The Thracian Appeals Board supported the extradition of Ali Yesildag to Turkey, the decision of which was overturned last February by the 7th Criminal Division of the Supreme Court.
The 54-year-old man subsequently appealed to the Supreme Court, requesting that the Deputy Justice Minister’s decision to extradite him to Turkey be annulled.
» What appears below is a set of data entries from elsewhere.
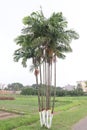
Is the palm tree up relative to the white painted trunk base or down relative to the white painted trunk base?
up

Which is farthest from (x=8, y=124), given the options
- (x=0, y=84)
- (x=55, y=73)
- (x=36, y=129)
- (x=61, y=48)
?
(x=0, y=84)

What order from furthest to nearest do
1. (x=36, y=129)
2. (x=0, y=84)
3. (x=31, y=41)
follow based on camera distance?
(x=0, y=84) → (x=31, y=41) → (x=36, y=129)

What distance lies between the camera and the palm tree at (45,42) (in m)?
17.6

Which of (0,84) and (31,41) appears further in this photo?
(0,84)

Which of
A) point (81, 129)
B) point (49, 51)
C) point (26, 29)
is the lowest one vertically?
point (81, 129)

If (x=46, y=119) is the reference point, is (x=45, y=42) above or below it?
above

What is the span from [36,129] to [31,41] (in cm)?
467

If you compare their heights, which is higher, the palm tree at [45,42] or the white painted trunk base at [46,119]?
the palm tree at [45,42]

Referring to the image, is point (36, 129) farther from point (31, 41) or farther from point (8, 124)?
point (31, 41)

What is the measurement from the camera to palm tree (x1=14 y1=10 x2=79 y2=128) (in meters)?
17.6

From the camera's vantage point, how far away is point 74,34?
18312 mm

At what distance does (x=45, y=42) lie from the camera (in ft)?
58.8

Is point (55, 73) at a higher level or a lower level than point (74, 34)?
lower

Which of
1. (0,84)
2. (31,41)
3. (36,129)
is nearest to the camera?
(36,129)
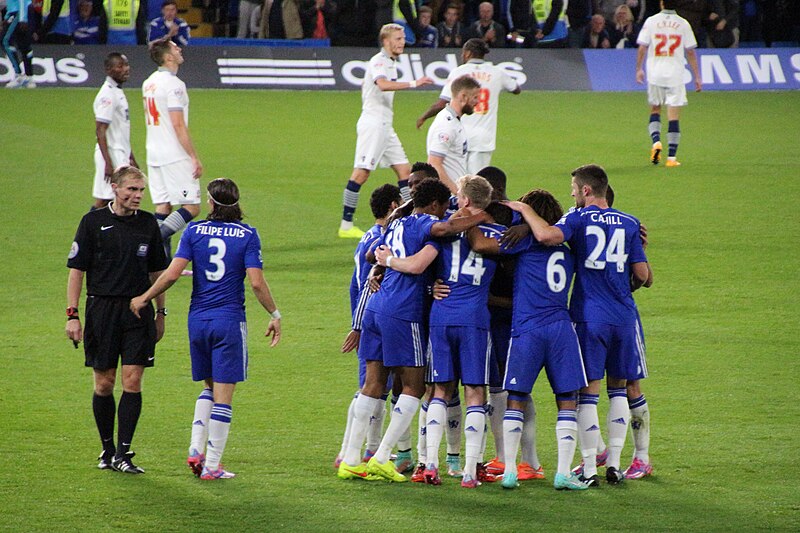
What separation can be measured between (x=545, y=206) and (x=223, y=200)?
189 cm

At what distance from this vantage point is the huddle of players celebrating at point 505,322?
7.23m

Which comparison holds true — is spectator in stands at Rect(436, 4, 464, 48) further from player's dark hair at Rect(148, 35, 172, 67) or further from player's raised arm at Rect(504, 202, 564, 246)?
player's raised arm at Rect(504, 202, 564, 246)

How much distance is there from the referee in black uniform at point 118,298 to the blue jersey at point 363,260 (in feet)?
4.16

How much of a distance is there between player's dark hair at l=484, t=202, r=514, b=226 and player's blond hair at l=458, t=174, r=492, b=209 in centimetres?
18

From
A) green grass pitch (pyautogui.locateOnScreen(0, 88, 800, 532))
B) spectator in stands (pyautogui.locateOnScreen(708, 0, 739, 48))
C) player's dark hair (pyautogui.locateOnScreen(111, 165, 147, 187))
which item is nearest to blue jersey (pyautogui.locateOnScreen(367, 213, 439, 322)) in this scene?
green grass pitch (pyautogui.locateOnScreen(0, 88, 800, 532))

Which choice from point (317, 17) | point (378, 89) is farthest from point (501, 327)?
point (317, 17)

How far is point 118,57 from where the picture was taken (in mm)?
13070

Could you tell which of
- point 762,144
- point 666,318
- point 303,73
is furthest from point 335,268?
point 303,73

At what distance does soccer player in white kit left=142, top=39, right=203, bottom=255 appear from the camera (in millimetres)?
12617

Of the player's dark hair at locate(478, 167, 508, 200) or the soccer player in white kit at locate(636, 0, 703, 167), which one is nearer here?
the player's dark hair at locate(478, 167, 508, 200)

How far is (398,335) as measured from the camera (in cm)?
734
In the CoE, among others, he argued that with his extradition to Turkey, there is the possibility of facing other criminal charges for other crimes, such as terrorism, but also of being tortured, subjected to cruel and inhuman treatment, etc.
And all this because in the past he had personal, family and business relations with Mr. Erdogan and then, after the breakdown of these relations, he began to make public disclosures to the Turkish media about the financial scandals in which the Turkish president was allegedly involved and other government officials.
At the same time, he argued that the decision of the Deputy Minister of Justice violates the ECHR, the United Nations Convention against Torture, the International Covenant on Civil and Political Rights, the Charter of Fundamental Rights of the European Union, the Constitution, etc.
The Council of Europe, chaired by Vice-President Spyridoula Chrysikopoulou and Rapporteur Ioannis Papagiannis, rejected as unfounded all of Ali Yesildag’s allegations and upheld the Deputy Justice Minister’s decision to extradite him to Turkey.
The Council of Europe, chaired by Vice-President Spyridoula Chrysikopoulou and Rapporteur Ioannis Papagiannis, rejected as unfounded all of Ali Yesildag’s allegations and upheld the Deputy Justice Minister’s decision to extradite him to Turkey.